Update the passage on the Interphone study by rewriting the part that opens with the words "IARC in 2000" and closes with "caused the tumors.", putting "control subjects" in place of "healthy people".

Reading passage
= Beginning of Section =

IARC in 2000 launched a study called Interphone, funded by the European Union, the International Union against Cancer and other national and local funding bodies. Interphone compared surveyed cell phone use in 6,420 people with brain tumors to that of 7,658 healthy people in 13 developed countries—Australia, Canada, Denmark, Finland, France, Germany, Israel, Italy, Japan, New Zealand, Norway, Sweden and the U.K.—to try to determine whether people with brain tumors had used their cell phones more than healthy people, an association that might suggest that cell phones caused the tumors.

The results are expected by the end of this year. "The interpretation of the results is not simple because of a number of potential biases which can affect the results," says project leader Elisabeth Cardis, a professor at the Center for Research in Environmental Epidemiology at the Barcelona Biomedical Research Park. "These analyses are complex and have, unfortunately, taken much time." Among factors that might skew the results: failure of participants—especially those with tumors—to accurately recall exactly how long and often they talk on their cell phones.

= End of Section =

Material provided
= Beginning of Section =

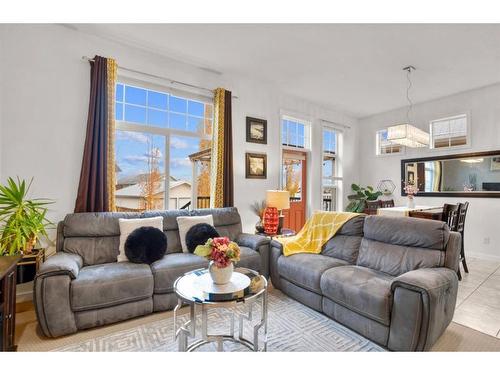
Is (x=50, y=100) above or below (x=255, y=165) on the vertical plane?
above

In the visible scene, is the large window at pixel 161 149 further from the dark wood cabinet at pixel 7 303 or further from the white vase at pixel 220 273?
the white vase at pixel 220 273

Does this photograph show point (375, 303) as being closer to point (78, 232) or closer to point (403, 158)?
point (78, 232)

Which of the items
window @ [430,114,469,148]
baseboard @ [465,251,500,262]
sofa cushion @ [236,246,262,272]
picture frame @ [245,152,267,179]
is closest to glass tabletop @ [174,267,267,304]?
sofa cushion @ [236,246,262,272]

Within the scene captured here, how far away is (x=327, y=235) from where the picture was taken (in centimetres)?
317

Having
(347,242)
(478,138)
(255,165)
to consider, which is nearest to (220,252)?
(347,242)

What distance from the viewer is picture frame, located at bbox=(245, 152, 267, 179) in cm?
445

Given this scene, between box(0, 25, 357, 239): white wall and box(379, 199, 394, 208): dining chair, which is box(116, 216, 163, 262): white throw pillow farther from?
box(379, 199, 394, 208): dining chair

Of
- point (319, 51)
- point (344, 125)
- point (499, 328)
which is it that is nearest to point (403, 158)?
point (344, 125)

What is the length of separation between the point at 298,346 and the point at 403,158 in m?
5.14

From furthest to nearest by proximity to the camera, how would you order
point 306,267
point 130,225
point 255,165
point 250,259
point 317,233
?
point 255,165 < point 317,233 < point 250,259 < point 130,225 < point 306,267

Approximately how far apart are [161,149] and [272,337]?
2.78 metres

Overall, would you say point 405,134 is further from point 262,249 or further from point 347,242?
point 262,249

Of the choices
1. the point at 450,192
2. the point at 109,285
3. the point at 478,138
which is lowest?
the point at 109,285

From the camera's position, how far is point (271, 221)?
395cm
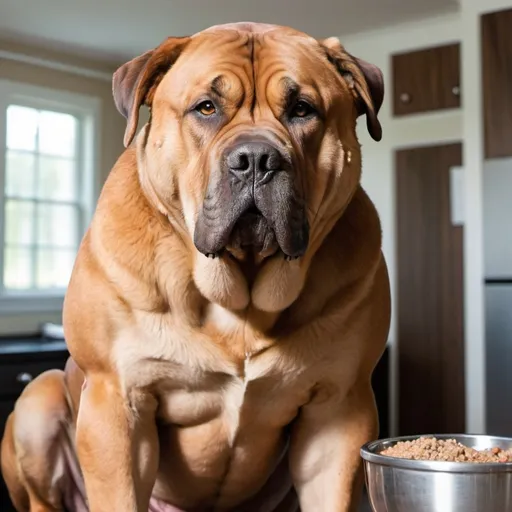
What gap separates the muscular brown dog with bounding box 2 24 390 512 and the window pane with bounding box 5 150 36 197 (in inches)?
131

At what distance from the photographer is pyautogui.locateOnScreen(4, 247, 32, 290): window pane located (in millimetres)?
4340

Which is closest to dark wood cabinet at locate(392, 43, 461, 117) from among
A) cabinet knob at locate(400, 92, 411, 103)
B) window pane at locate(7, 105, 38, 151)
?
cabinet knob at locate(400, 92, 411, 103)

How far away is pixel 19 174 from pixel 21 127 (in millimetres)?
249

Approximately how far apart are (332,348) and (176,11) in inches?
125

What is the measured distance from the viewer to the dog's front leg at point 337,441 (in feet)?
3.80

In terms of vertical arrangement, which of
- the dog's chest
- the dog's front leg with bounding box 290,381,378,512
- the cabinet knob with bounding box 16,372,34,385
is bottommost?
the cabinet knob with bounding box 16,372,34,385

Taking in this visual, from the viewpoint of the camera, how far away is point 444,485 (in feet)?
2.59

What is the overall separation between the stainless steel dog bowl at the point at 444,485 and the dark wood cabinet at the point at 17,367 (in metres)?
2.50

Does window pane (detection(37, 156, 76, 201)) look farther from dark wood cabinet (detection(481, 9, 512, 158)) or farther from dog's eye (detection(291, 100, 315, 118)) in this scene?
dog's eye (detection(291, 100, 315, 118))

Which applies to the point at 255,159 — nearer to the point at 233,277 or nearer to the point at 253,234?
the point at 253,234

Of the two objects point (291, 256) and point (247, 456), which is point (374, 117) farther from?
point (247, 456)

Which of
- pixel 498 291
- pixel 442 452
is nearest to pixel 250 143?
pixel 442 452

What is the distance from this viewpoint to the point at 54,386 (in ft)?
4.61

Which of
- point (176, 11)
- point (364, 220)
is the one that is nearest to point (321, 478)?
point (364, 220)
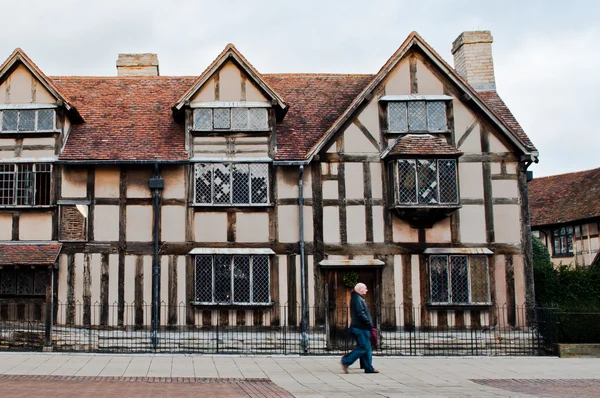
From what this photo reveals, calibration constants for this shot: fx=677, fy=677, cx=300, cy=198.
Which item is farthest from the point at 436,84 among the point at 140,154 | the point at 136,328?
the point at 136,328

= End of Section =

Reply
IARC in 2000 launched a study called Interphone, funded by the European Union, the International Union against Cancer and other national and local funding bodies. Interphone compared surveyed cell phone use in 6,420 people with brain tumors to that of 7,658 control subjects in 13 developed countries—Australia, Canada, Denmark, Finland, France, Germany, Israel, Italy, Japan, New Zealand, Norway, Sweden and the U.K.—to try to determine whether people with brain tumors had used their cell phones more than control subjects, an association that might suggest that cell phones caused the tumors.